#### Ejercicios
1. Reproduce literalmente, del texto sobre María, el tramo que va desde "OBJETIVO: Presentar" hasta "casa del Padre.".
2. Según el texto sobre María, ¿con qué títulos se invoca a la Virgen María en la Iglesia?
3. Prosigue el texto sobre María, Virgen y Madre de Dios, a partir de su última frase.

#### Fragmento de texto
MARÍA,
VIRGEN Y MADRE DE DIOS.
OBJETIVO: Presentar
a María como Virgen y Madre de Dios, Madre e Imagen de la Iglesia. María es ya
lo que la Iglesia está llamada a ser; es signo de esperanza cierta para
la Iglesia que camina hacia la casa del Padre.
"María cuida con amor materno de los
hermanos de su Hijo que todavía peregrinan hasta que sean conducidos a la
Patria Celestial. Por ello, la Virgen María es invocada en la Iglesia con los
títulos de Abogada, Auxiliadora, Ayuda y Mediadora" (LG 62).
"Se
alegra mi espíritu en Dios, mi Salvador; porque ha mirado la humillación de su
esclava" "María dijo: Proclama mi alma la
grandeza del Señor, se alegra mi espíritu en Dios, mi salvador; porque ha
mirado la humillación de su esclava. Desde ahora me felicitarán todas las
generaciones, porque el Poderoso ha hecho obras grandes por mí: su nombre es
santo. Y su misericordia llega a sus fieles de generación en generación. El
hace proezas con su brazo: dispersa a los soberbios, de corazón, derriba del
trono a los poderosos, y enaltece a los humildes; a los hambrientos los colma
de bienes y a los ricos Is despide vacíos. Auxilia a Israel, su siervo,
acordándose de la misericordia —como lo había prometido a nuestros padres—, en favor
de Abrahán y su descendencia para siempre" (Lc 1, 46-55).

#### Extracto de datos
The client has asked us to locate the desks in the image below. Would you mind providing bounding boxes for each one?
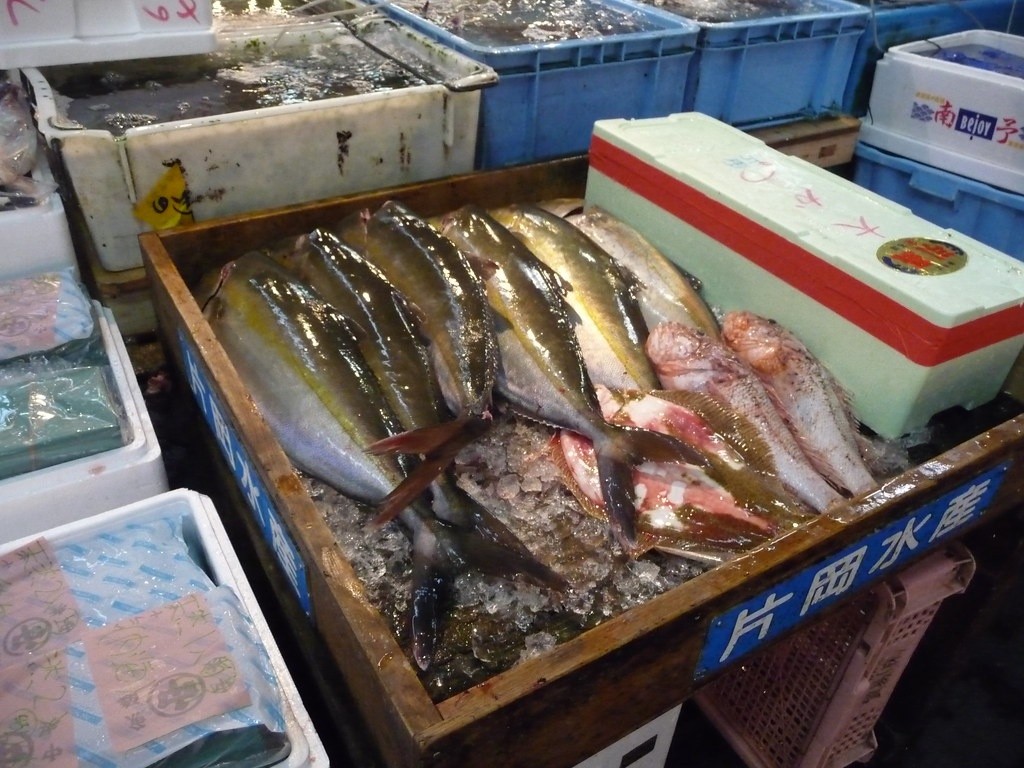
[105,118,861,374]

#### Respuestas
1.
OBJETIVO: Presentar
a María como Virgen y Madre de Dios, Madre e Imagen de la Iglesia. María es ya
lo que la Iglesia está llamada a ser; es signo de esperanza cierta para
la Iglesia que camina hacia la casa del Padre.

2. Con los títulos de Abogada, Auxiliadora, Ayuda y Mediadora.

3.
María,
humilde mujer judía, vive anticipadamente el misterio de las bienaventuranza. María es una humilde mujer judía: como pobre de Yahvé, pone
totalmente su confianza en Dios. En el canto del Magnificar, transmite
Lucas una tradición que conserva el sentido y los sentimientos de fondo de la
oración de María, modelo de la del Pueblo de Dios. Según la forma clásica de un
salmo de acción de gracias, celebra María las maravillas que Dios hace en la
historia de la salvación en favor de los humildes. En su propia pobreza vive
anticipadamente el misterio de las bienaventuranzas.
María
creyente: "De fe en fe" La fe de María es la
misma del Pueblo de Dios: una fe humilde que se ahonda sin cesar a
través de las oscuridades y de las pruebas. Ella vive cada momento en una
situación de no comprender todavía (Cfr. Lc 2, 19-51) con referencia a algo
venidero que ha de traer solución y cumplimiento. Lo hace con fe profunda y
confiada. En esa fe actúa la misma gracia que después, cuando llega la hora,
trae la luz. Pero, al surgir, la luz se convierte en punto de partida para una
nueva expectación creyente. Así María camina "de fe en fe" (Rm 1,
17).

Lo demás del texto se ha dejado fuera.